Introduction
Critiques of music can be traced to texts dating back to antiquity, but it was not until the eighteenth century that these critiques became the distinct category of writing known as “criticism.” In my dissertation, Sound Judgment: Ideologies of Listening and the Birth of English Music Criticism, I explore how this genre developed not through any emerging consensus over musical works, but through an intensifying disagreement over what qualified as authoritative judgment of those works. In eighteenth-century Britain, the rapid growth of print and performance multiplied the number of musical opinions and self-appointed arbiters of taste. The concept of “musical critic” and the genre of “musical criticism” emerged at this historical moment, when musical judges felt increasingly pressured to analyze not just the stage but also the growing number of opinionated listeners who used print to circulate their opinions more widely than ever before.
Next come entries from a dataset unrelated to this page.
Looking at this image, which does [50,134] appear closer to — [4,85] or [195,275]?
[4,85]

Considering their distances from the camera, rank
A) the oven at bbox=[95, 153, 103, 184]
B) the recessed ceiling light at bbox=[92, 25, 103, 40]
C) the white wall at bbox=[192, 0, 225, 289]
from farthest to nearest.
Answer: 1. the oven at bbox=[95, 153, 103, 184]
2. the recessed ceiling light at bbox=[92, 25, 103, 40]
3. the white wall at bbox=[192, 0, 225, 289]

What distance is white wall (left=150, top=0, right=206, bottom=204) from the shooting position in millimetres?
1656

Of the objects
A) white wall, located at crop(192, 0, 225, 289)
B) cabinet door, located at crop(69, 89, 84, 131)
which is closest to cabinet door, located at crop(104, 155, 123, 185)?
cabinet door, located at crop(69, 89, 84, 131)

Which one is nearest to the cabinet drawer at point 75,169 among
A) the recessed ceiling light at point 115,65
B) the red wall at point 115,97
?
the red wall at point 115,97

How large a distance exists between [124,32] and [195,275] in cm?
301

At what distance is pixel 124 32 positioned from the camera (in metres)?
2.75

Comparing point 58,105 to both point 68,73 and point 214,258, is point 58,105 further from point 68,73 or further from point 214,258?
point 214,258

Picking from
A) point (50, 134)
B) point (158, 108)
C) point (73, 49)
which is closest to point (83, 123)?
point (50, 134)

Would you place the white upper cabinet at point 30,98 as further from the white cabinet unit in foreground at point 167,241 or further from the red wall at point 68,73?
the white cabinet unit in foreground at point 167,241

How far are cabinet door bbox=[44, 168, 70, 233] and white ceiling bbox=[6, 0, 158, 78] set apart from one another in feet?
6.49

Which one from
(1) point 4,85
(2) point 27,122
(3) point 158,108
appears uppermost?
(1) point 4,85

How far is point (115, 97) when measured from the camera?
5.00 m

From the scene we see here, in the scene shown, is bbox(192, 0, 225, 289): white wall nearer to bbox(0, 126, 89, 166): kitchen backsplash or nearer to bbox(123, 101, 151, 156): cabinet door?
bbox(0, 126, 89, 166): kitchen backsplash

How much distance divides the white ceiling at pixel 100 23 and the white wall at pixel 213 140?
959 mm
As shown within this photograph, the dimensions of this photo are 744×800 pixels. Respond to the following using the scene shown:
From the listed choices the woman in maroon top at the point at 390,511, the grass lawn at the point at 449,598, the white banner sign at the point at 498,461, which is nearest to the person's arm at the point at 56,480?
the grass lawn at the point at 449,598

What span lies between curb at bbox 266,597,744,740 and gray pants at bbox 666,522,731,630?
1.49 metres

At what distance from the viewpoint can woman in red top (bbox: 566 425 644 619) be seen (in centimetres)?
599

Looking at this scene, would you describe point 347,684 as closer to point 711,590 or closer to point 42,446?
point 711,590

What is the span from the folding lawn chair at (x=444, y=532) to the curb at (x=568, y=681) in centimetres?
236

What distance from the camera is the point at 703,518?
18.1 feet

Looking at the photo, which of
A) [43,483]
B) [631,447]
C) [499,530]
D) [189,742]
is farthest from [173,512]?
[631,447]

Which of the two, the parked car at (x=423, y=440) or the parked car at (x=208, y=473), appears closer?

The birth of music criticism is not a story primarily about music. It is a story about writers who scrutinized musical listeners — writers ranging from poetic geniuses to treasonous preachers. Meet these individuals by stepping back into their world, exploring the musical venues they attended, the music they heard, and the listeners they scrutinized from pulpits to periodicals. In recovering their stories, we can begin to see that music criticism has fallen into crisis today for some of the same reasons that the genre was created in the first place: authority in matters of musical opinion has become more ambiguous, with the rapid growth of new media forms and arbiters of musical taste.